Re: [ovs-discuss] Possible bug with monitor_cond_since and fast re-sync of ovn-controllers

Oleksandr Mykhalskyi via discuss Thu, 21 Sep 2023 01:58:28 -0700

Hi Ilya,

Thanks for quick replay and directions.

"Do you mean a RAFT leader change/transfer?  I'm assuming so, because you 
mention disabling of leadership transfer on compaction"

Yes, I am talking about RAFT leader change/transfer.

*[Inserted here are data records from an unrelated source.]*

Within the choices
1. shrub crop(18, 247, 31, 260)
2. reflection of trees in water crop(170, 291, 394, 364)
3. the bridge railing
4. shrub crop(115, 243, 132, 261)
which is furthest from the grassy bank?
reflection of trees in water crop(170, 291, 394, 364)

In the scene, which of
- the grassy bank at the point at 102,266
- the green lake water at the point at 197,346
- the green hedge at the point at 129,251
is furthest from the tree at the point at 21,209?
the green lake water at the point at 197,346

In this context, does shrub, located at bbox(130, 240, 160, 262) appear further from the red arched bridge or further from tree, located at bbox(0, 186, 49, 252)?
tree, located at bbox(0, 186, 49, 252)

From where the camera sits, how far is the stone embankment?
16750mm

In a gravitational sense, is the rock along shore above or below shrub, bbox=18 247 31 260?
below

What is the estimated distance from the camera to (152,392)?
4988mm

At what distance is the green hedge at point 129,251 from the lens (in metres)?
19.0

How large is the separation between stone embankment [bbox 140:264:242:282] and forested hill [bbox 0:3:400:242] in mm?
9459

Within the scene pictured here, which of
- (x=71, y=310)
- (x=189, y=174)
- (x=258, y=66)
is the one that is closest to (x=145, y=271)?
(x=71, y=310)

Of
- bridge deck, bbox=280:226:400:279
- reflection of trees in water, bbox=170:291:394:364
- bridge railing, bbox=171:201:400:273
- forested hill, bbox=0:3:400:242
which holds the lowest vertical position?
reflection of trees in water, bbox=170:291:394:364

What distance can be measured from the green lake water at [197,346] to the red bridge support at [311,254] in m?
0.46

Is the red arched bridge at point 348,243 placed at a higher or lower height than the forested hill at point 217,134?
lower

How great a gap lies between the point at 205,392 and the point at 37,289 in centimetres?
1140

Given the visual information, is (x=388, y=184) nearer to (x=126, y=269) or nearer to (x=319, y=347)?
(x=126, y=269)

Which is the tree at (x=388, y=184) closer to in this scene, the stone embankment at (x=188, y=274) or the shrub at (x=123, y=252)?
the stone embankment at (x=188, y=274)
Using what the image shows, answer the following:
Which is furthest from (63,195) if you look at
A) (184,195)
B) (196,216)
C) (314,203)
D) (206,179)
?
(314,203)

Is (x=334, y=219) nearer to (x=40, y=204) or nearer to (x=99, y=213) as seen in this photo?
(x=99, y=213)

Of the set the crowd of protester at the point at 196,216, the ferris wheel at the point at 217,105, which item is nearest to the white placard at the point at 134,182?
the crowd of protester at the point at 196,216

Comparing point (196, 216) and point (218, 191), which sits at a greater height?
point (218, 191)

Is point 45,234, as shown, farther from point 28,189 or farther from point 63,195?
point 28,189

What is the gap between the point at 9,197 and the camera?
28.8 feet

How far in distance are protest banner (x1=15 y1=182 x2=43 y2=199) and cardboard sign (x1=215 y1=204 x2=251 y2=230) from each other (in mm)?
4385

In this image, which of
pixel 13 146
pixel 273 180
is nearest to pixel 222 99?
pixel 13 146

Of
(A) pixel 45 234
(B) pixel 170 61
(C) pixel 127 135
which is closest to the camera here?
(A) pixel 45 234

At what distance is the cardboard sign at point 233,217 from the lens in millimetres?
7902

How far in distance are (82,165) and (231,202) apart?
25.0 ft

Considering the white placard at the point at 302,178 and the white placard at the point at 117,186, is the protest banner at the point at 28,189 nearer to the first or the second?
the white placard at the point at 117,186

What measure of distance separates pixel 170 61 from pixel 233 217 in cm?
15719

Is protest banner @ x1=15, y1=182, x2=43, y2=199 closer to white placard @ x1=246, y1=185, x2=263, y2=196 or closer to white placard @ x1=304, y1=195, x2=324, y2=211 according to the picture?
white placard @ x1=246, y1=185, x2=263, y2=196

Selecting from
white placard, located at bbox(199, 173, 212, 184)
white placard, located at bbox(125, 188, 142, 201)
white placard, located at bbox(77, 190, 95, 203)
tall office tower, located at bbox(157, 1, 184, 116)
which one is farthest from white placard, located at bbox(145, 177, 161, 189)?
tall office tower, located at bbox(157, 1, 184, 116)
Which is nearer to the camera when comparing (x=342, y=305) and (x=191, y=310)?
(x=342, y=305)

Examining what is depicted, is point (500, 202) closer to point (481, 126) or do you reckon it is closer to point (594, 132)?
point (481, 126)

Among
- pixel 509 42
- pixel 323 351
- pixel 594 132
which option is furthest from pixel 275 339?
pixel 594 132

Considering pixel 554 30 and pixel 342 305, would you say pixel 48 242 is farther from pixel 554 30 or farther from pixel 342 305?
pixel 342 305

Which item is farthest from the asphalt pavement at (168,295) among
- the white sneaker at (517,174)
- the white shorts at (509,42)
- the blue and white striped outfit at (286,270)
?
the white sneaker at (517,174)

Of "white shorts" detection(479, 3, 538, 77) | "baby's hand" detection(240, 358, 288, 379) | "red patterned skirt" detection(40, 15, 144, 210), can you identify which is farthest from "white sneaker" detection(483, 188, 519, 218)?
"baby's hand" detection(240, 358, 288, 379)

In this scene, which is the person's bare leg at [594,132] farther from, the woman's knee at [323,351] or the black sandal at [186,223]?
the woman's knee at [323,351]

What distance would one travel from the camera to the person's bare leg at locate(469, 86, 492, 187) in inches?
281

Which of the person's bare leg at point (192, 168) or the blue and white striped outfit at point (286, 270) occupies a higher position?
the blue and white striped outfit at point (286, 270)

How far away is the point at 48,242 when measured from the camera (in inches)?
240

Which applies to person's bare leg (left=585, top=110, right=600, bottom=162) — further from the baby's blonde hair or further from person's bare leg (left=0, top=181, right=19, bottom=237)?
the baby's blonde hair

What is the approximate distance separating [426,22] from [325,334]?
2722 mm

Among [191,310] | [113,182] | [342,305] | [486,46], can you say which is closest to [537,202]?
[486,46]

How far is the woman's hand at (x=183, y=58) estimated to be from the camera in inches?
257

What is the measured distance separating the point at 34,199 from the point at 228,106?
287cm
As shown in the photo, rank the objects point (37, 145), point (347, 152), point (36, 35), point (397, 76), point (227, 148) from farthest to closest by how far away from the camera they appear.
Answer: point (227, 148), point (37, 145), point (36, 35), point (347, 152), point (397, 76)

"I don't understand why that is supposed to help, because clients should not 
disconnect on leadership change in the first place.  All the SbDB clients, 
except for ovn-northd, should not require leader-only connections. Could you, 
please, check why is this happening?"

Yes, you are right, I totally forget about our custom connection setting in SB 
DB, which forcing client to use leader node only:
  ovn-sbctl set-connection ptcp:6642:<IP of current RAFT leader node>
  ovn-sbctl set connection . inactivity_probe=60000
Also we have custom daemon, which periodically check if RAFT leader was changed 
and set address of new RAFT leader in connection string
It was realized in this manner some time ago, because "inactivity_probe=60000" 
didn`t work with simple setting "ovn-sbctl set-connection ptcp:6642", clients 
with long-running tasks still got disconnects from SB DB after default 5sec 
probe interval.
Ok, it seems I need to review and change this approach.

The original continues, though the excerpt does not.